__YOUR GOAL__.
Copy out every line of the material below word for word, leaving out the pictures.

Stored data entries

— begin —

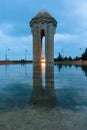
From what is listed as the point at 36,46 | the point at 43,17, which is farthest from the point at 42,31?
the point at 36,46

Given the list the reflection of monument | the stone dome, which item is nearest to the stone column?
the reflection of monument

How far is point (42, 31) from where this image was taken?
69.1 meters

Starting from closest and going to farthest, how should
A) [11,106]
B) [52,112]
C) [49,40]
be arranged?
[52,112] < [11,106] < [49,40]

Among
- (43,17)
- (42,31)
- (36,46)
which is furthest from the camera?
(42,31)

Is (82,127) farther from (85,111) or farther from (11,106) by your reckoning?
(11,106)

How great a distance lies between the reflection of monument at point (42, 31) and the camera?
6512 cm

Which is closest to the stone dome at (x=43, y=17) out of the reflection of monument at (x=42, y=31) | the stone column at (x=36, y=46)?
the reflection of monument at (x=42, y=31)

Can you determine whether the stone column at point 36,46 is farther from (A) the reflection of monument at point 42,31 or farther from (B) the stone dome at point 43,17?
(B) the stone dome at point 43,17

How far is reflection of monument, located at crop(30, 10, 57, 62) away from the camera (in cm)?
6512

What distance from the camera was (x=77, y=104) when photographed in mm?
4656

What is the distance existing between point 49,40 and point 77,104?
62.5 metres

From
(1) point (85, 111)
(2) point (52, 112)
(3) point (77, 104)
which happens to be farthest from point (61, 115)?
(3) point (77, 104)

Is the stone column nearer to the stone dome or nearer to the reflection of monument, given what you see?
the reflection of monument

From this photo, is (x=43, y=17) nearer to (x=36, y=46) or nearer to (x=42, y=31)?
(x=42, y=31)
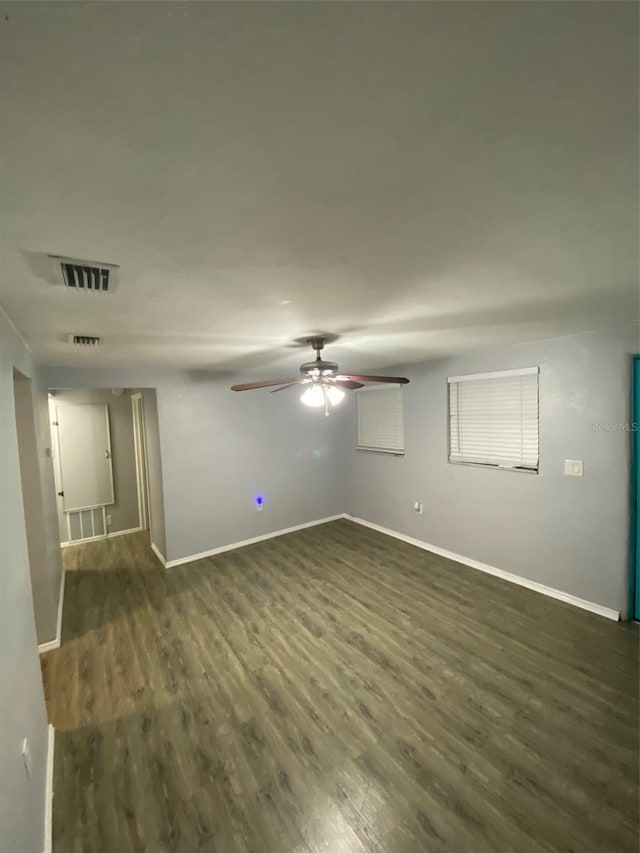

— end —

__ANSWER TO THIS TASK__.
From what is listed as the point at 36,46 | the point at 43,17, which is farthest from the point at 42,31?
the point at 36,46

Given the list the reflection of monument | the stone dome, which item is nearest to the stone column?
the reflection of monument

How far is point (42, 31) from where this image was taken?
69.1 meters

Starting from closest and going to farthest, how should
A) [11,106]
B) [52,112]
C) [49,40]
be arranged?
[52,112] < [11,106] < [49,40]

Among
- (43,17)
- (42,31)
- (36,46)
which is furthest from the camera?
(42,31)

Is (82,127) farther from (85,111) or farther from (11,106) by your reckoning?
(11,106)

How great a distance lies between the reflection of monument at point (42, 31) and the camera?
6512 cm

Which is closest to the stone dome at (x=43, y=17) out of the reflection of monument at (x=42, y=31) | the stone column at (x=36, y=46)?
the reflection of monument at (x=42, y=31)

Can you determine whether the stone column at point 36,46 is farther from (A) the reflection of monument at point 42,31 or farther from (B) the stone dome at point 43,17?
(B) the stone dome at point 43,17

How far is reflection of monument, located at crop(30, 10, 57, 62) away from the camera (in cm)?
6512

What distance from the camera was (x=77, y=104) when photographed in mm?
4656

What is the distance existing between point 49,40 and point 77,104?
62.5 metres

From
(1) point (85, 111)
(2) point (52, 112)
(3) point (77, 104)
which happens to be farthest from point (61, 115)?
(3) point (77, 104)

Is the stone column nearer to the stone dome or nearer to the reflection of monument, given what you see?
the reflection of monument

From this photo, is (x=43, y=17) nearer to (x=36, y=46) or nearer to (x=42, y=31)?
(x=42, y=31)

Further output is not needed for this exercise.